Revise the forum thread between "From: t-roy" and "all smoothed down.", inclusive, replacing "towel" with "blanket".

++++ Selected passage ++++

Moultrie Products
Getting gobbler home for full mount?
Turkey
Contributors to this thread:
Jasper 17-Apr-18
smarba 17-Apr-18
t-roy 17-Apr-18
Brotsky 17-Apr-18
greg simon 17-Apr-18
AZ~Rich 17-Apr-18
Cobie33 17-Apr-18
bradbear 17-Apr-18
Scrappy 17-Apr-18
Jasper 17-Apr-18
Timbrhuntr 17-Apr-18
Jasper 17-Apr-18
PoudreCanyon 17-Apr-18
Franklin 17-Apr-18
badbull 17-Apr-18
shiloh 18-Apr-18
Nick Muche 18-Apr-18
jims 18-Apr-18
Jasper 18-Apr-18
Jasper 18-Apr-18
jims 19-Apr-18
Cobie33 19-Apr-18
Timbrhuntr 19-Apr-18
From: Jasper
17-Apr-18
Headed to Nebraska next week. One of my bucket list items is to kill the slam and mount one of each species. I have an Eastern mounted. If I kill a Merriam I plan on freezing it whole and buy a cooler to put it in and check it on the flight. Anyone who has done this have any advice or even other options? Thanks!

From: smarba
17-Apr-18
I once heard to buy a pair of XXL panty hose, grab the neck and pull the bird into a leg sort of inside out. That will keep the feathers from getting too ruffled. I've never tried it, but sounded like a good idea. Except explaing to the cashier why you're buying XXL hose LOL

From: t-roy
17-Apr-18
Wipe as much blood off of it as possible. You can also stuff a little TP in the mouth to keep more from coming out, if lung shot. Fold his head back and tuck it under his wing. Lay his tail flat and secure 2 cardboard pieces around his tail (one under & one on top). You could also wrap him in a towel to keep his feathers all smoothed down.

++++ Supplied material ++++

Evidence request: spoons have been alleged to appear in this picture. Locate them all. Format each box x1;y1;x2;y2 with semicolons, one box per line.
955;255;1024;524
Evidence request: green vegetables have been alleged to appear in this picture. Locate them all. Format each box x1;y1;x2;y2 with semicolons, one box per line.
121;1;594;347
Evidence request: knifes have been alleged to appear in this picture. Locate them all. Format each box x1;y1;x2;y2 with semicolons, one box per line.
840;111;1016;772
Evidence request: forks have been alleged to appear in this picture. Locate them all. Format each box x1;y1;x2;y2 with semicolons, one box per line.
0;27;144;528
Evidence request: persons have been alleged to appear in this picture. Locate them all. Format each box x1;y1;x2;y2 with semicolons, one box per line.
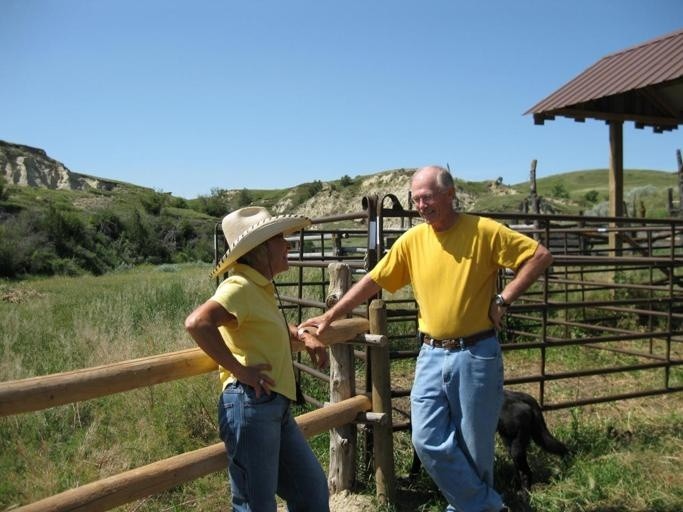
302;166;554;512
181;205;331;510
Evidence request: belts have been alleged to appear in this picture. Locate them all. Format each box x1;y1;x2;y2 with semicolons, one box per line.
424;330;495;352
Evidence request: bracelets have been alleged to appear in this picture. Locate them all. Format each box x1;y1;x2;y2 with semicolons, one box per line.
298;327;309;334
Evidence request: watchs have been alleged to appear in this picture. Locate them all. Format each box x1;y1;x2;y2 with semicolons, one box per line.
493;294;512;308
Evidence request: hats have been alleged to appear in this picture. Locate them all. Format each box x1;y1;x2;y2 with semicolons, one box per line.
209;206;313;277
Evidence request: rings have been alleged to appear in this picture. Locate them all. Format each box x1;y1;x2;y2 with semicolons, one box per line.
258;378;264;384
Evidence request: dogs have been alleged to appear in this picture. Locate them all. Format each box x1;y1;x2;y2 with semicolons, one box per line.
411;390;569;506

++++

Solution for this problem |
From: t-roy
17-Apr-18
Wipe as much blood off of it as possible. You can also stuff a little TP in the mouth to keep more from coming out, if lung shot. Fold his head back and tuck it under his wing. Lay his tail flat and secure 2 cardboard pieces around his tail (one under & one on top). You could also wrap him in a blanket to keep his feathers all smoothed down.